# EXCERPT TO READ:
※ ※ ※


    Except the honest-to-God real name of the act is “World’s Greatest Healthcare Plan of 2017.” (thx to AW for the link.)

    The link take you to Congress.gov to see the official short title of HR1275 mentioned above. The act is officially titled: “To eliminate the individual and employer health coverage mandates under the Patient Protection and Affordable Care Act, to expand beyond that Act the choices in obtaining and financing affordable health insurance coverage, and for other purposes.”

    **

    WE STILL HAVE SLAVES: Slavery in the US did not end with the Civil War. People in the US are still enslaved today. In recent years the FBI has successfully prosecuted cases in Long Island, NY, Chicago, IL, Seattle, WA, Georgia, Arizona, Kansas City, MS, and El Paso, TX. Now accusations have surfaced that the ICE forced detainees to work for $1 a day.

    Note, however, that this is not a Trump thing (at least, not yet). This happened under Obama’s watch.

    “The lawsuit, filed in 2014 against one of the largest private prison companies in the country, reached class-action status this week after a federal judge’s ruling. That means the case could involve as many as 60,000 immigrants who have been detained.”

※ ※ ※

Dataset excerpts:
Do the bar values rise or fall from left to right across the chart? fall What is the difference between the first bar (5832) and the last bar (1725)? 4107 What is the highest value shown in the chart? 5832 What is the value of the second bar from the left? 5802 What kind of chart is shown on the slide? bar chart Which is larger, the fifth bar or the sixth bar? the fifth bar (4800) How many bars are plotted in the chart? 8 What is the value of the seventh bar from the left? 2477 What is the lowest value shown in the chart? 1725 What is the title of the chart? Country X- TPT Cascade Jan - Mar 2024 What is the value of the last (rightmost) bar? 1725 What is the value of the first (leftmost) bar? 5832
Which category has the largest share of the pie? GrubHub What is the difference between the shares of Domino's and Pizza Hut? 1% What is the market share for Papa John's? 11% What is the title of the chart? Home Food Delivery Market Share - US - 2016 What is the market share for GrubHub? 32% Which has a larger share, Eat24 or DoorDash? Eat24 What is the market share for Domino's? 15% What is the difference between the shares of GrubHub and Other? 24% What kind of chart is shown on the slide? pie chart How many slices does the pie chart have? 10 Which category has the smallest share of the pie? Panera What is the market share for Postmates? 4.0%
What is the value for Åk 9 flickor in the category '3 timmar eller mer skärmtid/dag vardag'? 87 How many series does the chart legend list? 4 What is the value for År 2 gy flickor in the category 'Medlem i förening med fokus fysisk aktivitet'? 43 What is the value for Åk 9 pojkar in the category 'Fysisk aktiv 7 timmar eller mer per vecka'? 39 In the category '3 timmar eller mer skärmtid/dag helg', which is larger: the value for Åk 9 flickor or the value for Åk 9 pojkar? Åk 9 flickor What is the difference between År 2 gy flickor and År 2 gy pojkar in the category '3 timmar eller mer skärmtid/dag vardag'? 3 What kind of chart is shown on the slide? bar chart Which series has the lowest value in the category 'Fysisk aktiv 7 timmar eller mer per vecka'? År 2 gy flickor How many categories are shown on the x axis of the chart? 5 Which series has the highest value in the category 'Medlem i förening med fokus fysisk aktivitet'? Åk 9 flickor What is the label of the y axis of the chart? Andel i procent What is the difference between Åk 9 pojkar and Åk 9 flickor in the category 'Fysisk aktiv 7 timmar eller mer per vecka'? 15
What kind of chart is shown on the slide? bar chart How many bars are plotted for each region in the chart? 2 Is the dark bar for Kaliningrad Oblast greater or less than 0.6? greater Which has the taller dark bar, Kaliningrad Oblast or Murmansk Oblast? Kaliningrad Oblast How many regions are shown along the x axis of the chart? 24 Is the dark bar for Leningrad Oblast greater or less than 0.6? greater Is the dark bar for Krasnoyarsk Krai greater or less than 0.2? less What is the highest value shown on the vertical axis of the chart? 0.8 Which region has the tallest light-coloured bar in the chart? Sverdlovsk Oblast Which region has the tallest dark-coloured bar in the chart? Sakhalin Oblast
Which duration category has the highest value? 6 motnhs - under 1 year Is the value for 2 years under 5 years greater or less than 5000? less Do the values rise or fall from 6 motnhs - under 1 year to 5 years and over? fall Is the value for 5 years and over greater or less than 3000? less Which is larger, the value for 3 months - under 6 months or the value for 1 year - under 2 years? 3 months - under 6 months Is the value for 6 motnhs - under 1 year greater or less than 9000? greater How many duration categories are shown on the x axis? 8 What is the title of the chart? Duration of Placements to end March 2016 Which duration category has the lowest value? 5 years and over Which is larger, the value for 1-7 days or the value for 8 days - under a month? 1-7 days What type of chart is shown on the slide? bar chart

※ ※ ※

# EXERCISE 1:
In the excerpt about the health care bill and forced labor, retype everything from "WE STILL HAVE" down to "under Obama’s watch.".
# EXERCISE 2:
According to the excerpt about the health care bill and forced labor, how many immigrants could the class-action case involve?

# WRITTEN REPLY 1:
WE STILL HAVE SLAVES: Slavery in the US did not end with the Civil War. People in the US are still enslaved today. In recent years the FBI has successfully prosecuted cases in Long Island, NY, Chicago, IL, Seattle, WA, Georgia, Arizona, Kansas City, MS, and El Paso, TX. Now accusations have surfaced that the ICE forced detainees to work for $1 a day.

    Note, however, that this is not a Trump thing (at least, not yet). This happened under Obama’s watch.

# WRITTEN REPLY 2:
As many as 60,000 immigrants who have been detained.